_Tareas requeridas_
1. Reproduce con exactitud el fragmento sobre el Líbano desde "Fue entonces cuando" hasta "propio, un Estado.", ambos incluidos.
2. Indica, según el fragmento sobre el Líbano, desde cuándo se había impuesto allí la extraterritorialidad de los campos palestinos.

_Fragmento para revisar_
================================
Fue entonces cuando Arafat diseñó la instalación de sus hombres sobre un territorio menos peligroso. El Líbano cumplía las condiciones ideales: en lo económico muy rico, militarmente muy débil y sociológicamente por completo heterogéneo. La extraterritorialidad de los campos palestinos había sido impuesta allí desde diciembre de 1969. Esa existencia de un Estado dentro del Estado, dotado de ejército propio bajo mando de Arafat, disparó las hostilidades en el complejo tejido religioso libanés. La OLP hizo en el Líbano política de tierra quemada. Y cada fracción libanesa pasó, en respuesta, a dotarse de su propio ejército privado. En 1975 se inicia una larga guerra civil de todos contra todos, de la cual el Líbano saldrá literalmente deshecho. Hasta hoy. Nunca más habrá vuelto a haber allí, en sentido propio, un Estado.
================================
_Información proporcionada_
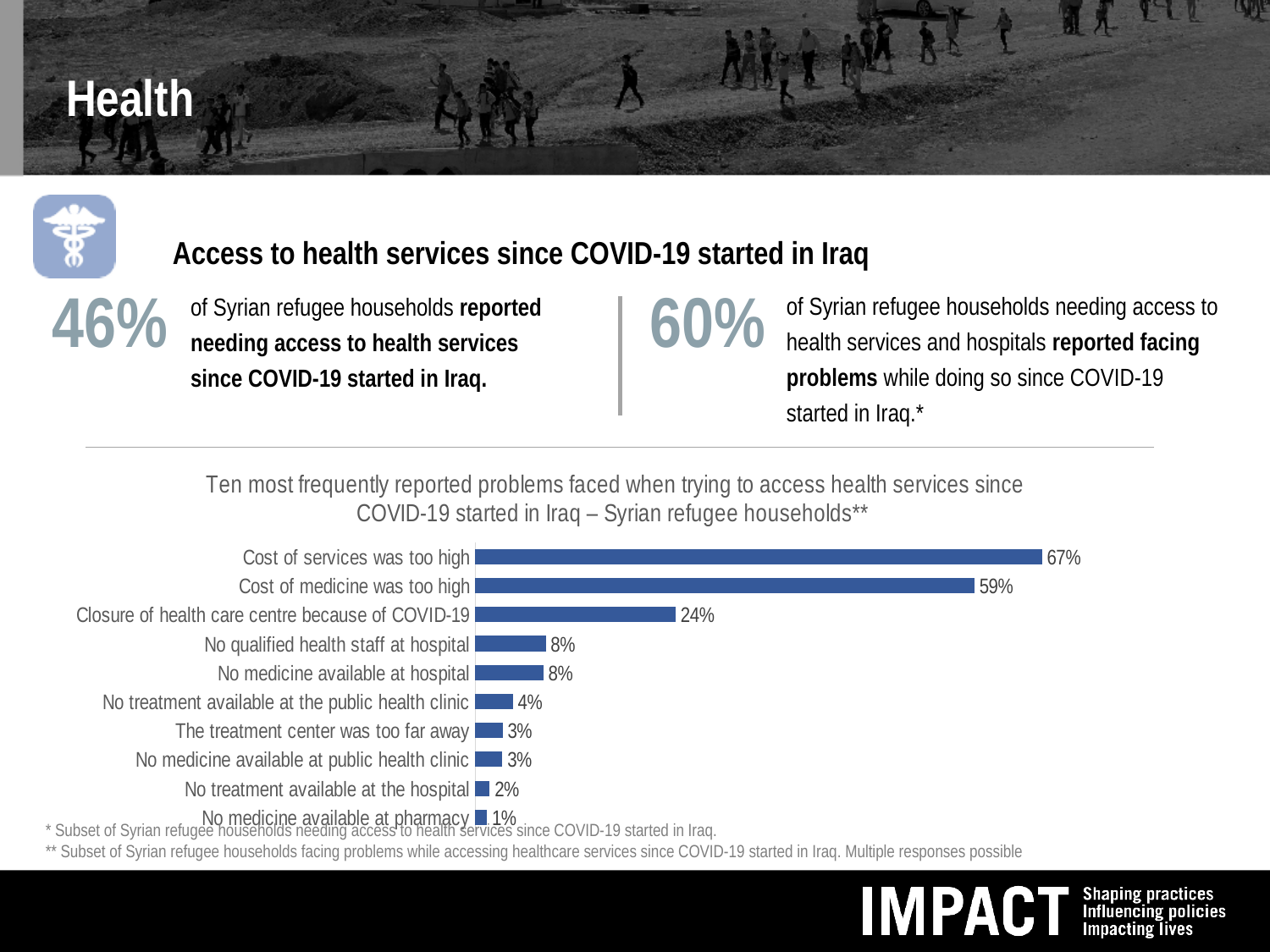
What value is shown for 'Closure of health care centre because of COVID-19'? 24% What percentage is shown for 'No treatment available at the public health clinic'? 4% What value is shown for 'The treatment center was too far away'? 3% What is the difference between 'Cost of services was too high' and 'Cost of medicine was too high'? 8% What is the title of the chart? Ten most frequently reported problems faced when trying to access health services since COVID-19 started in Iraq – Syrian refugee households** What type of chart is used to show the reported problems? Bar chart How many problems are listed in the chart? 10 What is the difference between 'Cost of medicine was too high' and 'Closure of health care centre because of COVID-19'? 35% Which problem has the lowest reported percentage? No medicine available at pharmacy What percentage of households reported that the cost of services was too high? 67% Which is larger: 'Closure of health care centre because of COVID-19' or 'No qualified health staff at hospital'? Closure of health care centre because of COVID-19 Which problem was reported most frequently? Cost of services was too high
================================
_Resultados del ejercicio_
1.
Fue entonces cuando Arafat diseñó la instalación de sus hombres sobre un territorio menos peligroso. El Líbano cumplía las condiciones ideales: en lo económico muy rico, militarmente muy débil y sociológicamente por completo heterogéneo. La extraterritorialidad de los campos palestinos había sido impuesta allí desde diciembre de 1969. Esa existencia de un Estado dentro del Estado, dotado de ejército propio bajo mando de Arafat, disparó las hostilidades en el complejo tejido religioso libanés. La OLP hizo en el Líbano política de tierra quemada. Y cada fracción libanesa pasó, en respuesta, a dotarse de su propio ejército privado. En 1975 se inicia una larga guerra civil de todos contra todos, de la cual el Líbano saldrá literalmente deshecho. Hasta hoy. Nunca más habrá vuelto a haber allí, en sentido propio, un Estado.

2. Desde diciembre de 1969.